Carry on the piece about running press defense against stronger opponents, starting after its final sentence.

Source extract
******

Correct me if I'm wrong, but isn't press most helpful when used against teams that are "better" than you (i.e. you are the underdog)? Again, I may be wrong, but press is designed to maximize outliers. You increase your chance of getting steals/turnovers at the risk of committing more fouls and giving up easy baskets. "Normal" half-court defense is the status quo. By running press you're essentially turning up the randomness factor in an already too-random simulation. Theoretically, against a better opponent, you should see your chance of winning increase, but also your chance of being blown out increase, as well.
This would be like Louisiana Tech playing Alabama in football and basically throwing out their traditional playbook and going for it on every fourth down and running crazy fakes and generally being unorthodox. It's an extreme example, but isn't the basis the same as running press - at least in this simulation? You slightly maximize your chance of being a superior opponent at the cost of being run out of the building if it fails.

******

Information supplied
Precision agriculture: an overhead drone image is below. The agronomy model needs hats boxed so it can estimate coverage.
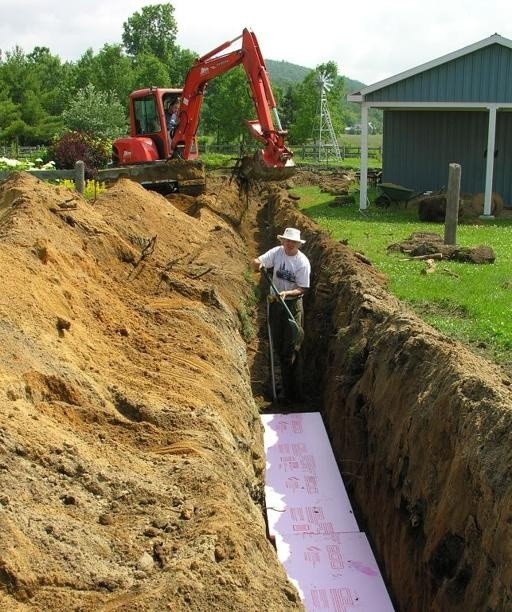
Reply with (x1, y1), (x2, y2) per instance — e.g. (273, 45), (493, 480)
(277, 228), (306, 245)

******

Right answer
This led me to remember reading something on Grantland a while back:
Malcolm Gladwell, in one of his great exchanges with Bill Simmons, said "I am a bit obsessed with the full-court press at the moment. I just did a story for The New Yorker about how underdogs beat favorites, which had a lot about basketball in it. For the story, I went down to Louisville and had a long chat with Rick Pitino. He argued that the press is the best chance an underdog has of being competitive with stronger teams, and I think his record proves the case. That Providence team he took to the Final Four in 1984 has to have been just about the least talented team EVER to reach that level. Then, of course, Pitino takes one of his first Louisville teams to the Final Four in 2005 and this season's team to the Elite Eight, and no one's going to argue that either of those teams were filled with future Hall of Famers. Given that, then, why do so few underdog teams use the press? Pitino's explanation is that it's because most coaches simply can't convince their players to work that hard." http://sports.espn.go.com/espn/page2/story?page=simmons/090513/part2
Anyway...thoughts?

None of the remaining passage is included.